(Records from a collection)
- - - - -
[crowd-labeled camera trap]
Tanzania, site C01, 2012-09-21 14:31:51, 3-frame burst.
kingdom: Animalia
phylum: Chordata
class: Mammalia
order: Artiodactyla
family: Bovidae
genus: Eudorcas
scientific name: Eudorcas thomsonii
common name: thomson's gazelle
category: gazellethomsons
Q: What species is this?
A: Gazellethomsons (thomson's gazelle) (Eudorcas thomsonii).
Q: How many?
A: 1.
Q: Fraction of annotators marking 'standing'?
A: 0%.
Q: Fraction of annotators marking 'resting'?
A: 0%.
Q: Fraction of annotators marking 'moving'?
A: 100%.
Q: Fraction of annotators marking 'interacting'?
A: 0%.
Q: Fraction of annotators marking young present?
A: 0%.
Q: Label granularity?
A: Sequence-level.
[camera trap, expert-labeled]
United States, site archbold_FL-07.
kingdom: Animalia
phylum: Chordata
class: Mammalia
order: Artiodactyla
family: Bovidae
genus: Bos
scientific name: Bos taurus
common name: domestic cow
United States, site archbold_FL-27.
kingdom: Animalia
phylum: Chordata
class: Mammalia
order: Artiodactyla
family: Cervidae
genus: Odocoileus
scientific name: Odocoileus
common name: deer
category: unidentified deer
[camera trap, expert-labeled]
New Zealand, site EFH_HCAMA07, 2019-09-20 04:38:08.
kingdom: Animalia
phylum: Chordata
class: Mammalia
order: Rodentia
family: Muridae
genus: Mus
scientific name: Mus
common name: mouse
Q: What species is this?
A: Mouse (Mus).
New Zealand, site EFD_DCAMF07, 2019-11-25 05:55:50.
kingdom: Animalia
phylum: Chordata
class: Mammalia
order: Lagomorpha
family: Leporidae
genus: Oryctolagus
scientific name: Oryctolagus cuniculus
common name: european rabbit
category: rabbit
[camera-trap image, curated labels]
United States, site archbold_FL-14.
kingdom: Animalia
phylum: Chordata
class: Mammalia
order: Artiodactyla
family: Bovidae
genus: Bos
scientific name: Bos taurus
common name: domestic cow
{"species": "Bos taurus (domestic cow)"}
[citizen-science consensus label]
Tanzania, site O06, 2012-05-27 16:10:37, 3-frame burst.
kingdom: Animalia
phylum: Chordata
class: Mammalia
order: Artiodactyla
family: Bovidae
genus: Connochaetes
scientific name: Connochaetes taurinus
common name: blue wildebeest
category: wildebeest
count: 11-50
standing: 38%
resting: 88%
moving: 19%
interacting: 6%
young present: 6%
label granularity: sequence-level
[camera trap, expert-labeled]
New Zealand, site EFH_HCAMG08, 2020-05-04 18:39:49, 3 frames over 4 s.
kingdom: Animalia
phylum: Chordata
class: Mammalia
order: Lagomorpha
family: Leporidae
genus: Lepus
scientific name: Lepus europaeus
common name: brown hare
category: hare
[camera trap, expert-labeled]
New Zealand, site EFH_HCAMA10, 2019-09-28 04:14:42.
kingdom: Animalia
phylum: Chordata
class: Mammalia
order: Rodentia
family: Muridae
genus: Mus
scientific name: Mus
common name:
- - - - -
What is needed here is every record above, repeated exactly.

### Solution for this exercise
[crowd-labeled camera trap]
Tanzania, site C01, 2012-09-21 14:31:51, 3-frame burst.
kingdom: Animalia
phylum: Chordata
class: Mammalia
order: Artiodactyla
family: Bovidae
genus: Eudorcas
scientific name: Eudorcas thomsonii
common name: thomson's gazelle
category: gazellethomsons
Q: What species is this?
A: Gazellethomsons (thomson's gazelle) (Eudorcas thomsonii).
Q: How many?
A: 1.
Q: Fraction of annotators marking 'standing'?
A: 0%.
Q: Fraction of annotators marking 'resting'?
A: 0%.
Q: Fraction of annotators marking 'moving'?
A: 100%.
Q: Fraction of annotators marking 'interacting'?
A: 0%.
Q: Fraction of annotators marking young present?
A: 0%.
Q: Label granularity?
A: Sequence-level.
[camera trap, expert-labeled]
United States, site archbold_FL-07.
kingdom: Animalia
phylum: Chordata
class: Mammalia
order: Artiodactyla
family: Bovidae
genus: Bos
scientific name: Bos taurus
common name: domestic cow
United States, site archbold_FL-27.
kingdom: Animalia
phylum: Chordata
class: Mammalia
order: Artiodactyla
family: Cervidae
genus: Odocoileus
scientific name: Odocoileus
common name: deer
category: unidentified deer
[camera trap, expert-labeled]
New Zealand, site EFH_HCAMA07, 2019-09-20 04:38:08.
kingdom: Animalia
phylum: Chordata
class: Mammalia
order: Rodentia
family: Muridae
genus: Mus
scientific name: Mus
common name: mouse
Q: What species is this?
A: Mouse (Mus).
New Zealand, site EFD_DCAMF07, 2019-11-25 05:55:50.
kingdom: Animalia
phylum: Chordata
class: Mammalia
order: Lagomorpha
family: Leporidae
genus: Oryctolagus
scientific name: Oryctolagus cuniculus
common name: european rabbit
category: rabbit
[camera-trap image, curated labels]
United States, site archbold_FL-14.
kingdom: Animalia
phylum: Chordata
class: Mammalia
order: Artiodactyla
family: Bovidae
genus: Bos
scientific name: Bos taurus
common name: domestic cow
{"species": "Bos taurus (domestic cow)"}
[citizen-science consensus label]
Tanzania, site O06, 2012-05-27 16:10:37, 3-frame burst.
kingdom: Animalia
phylum: Chordata
class: Mammalia
order: Artiodactyla
family: Bovidae
genus: Connochaetes
scientific name: Connochaetes taurinus
common name: blue wildebeest
category: wildebeest
count: 11-50
standing: 38%
resting: 88%
moving: 19%
interacting: 6%
young present: 6%
label granularity: sequence-level
[camera trap, expert-labeled]
New Zealand, site EFH_HCAMG08, 2020-05-04 18:39:49, 3 frames over 4 s.
kingdom: Animalia
phylum: Chordata
class: Mammalia
order: Lagomorpha
family: Leporidae
genus: Lepus
scientific name: Lepus europaeus
common name: brown hare
category: hare
[camera trap, expert-labeled]
New Zealand, site EFH_HCAMA10, 2019-09-28 04:14:42.
kingdom: Animalia
phylum: Chordata
class: Mammalia
order: Rodentia
family: Muridae
genus: Mus
scientific name: Mus
common name:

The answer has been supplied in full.